## Aufgabenstellung
Bearbeite im Seitenauszug über die Suche nach MARIE alles von „Eigentlich, so ist“ bis hinunter zu „immer gespielt wurde.“: Gib diesen Teil erneut wieder und ersetze darin „siebziger“ durch „achtziger“.

Drei kleine Schreibprojekte 2

1. Die Suche nach MARIE 2

Eigentlich, so ist mir neulich eingefallen, war MARIE schon viel früher da. Das hat mit meinen beiden Vornamen „Angelika Maria“ zu tun. Mitte der siebziger Jahre liebte ich den Song „ANGIE“ von den Rolling Stones, und ich war bis über beide Ohren verliebt. So nannten mich meine Freunde und Geschwister fortan Angie, weil ich diesen Song immer wieder hören wollte und er auf Engtanz-Feten immer gespielt wurde.

## Datenauszug
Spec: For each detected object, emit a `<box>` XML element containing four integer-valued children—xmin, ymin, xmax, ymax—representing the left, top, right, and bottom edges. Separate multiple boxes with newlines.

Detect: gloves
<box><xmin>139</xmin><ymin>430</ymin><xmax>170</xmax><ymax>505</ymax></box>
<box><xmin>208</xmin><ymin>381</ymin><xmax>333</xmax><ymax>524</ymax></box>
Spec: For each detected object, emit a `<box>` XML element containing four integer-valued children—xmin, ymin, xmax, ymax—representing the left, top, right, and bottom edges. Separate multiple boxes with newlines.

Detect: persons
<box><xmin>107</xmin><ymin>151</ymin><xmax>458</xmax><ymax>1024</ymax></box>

## Ergebnis
Eigentlich, so ist mir neulich eingefallen, war MARIE schon viel früher da. Das hat mit meinen beiden Vornamen „Angelika Maria“ zu tun. Mitte der achtziger Jahre liebte ich den Song „ANGIE“ von den Rolling Stones, und ich war bis über beide Ohren verliebt. So nannten mich meine Freunde und Geschwister fortan Angie, weil ich diesen Song immer wieder hören wollte und er auf Engtanz-Feten immer gespielt wurde.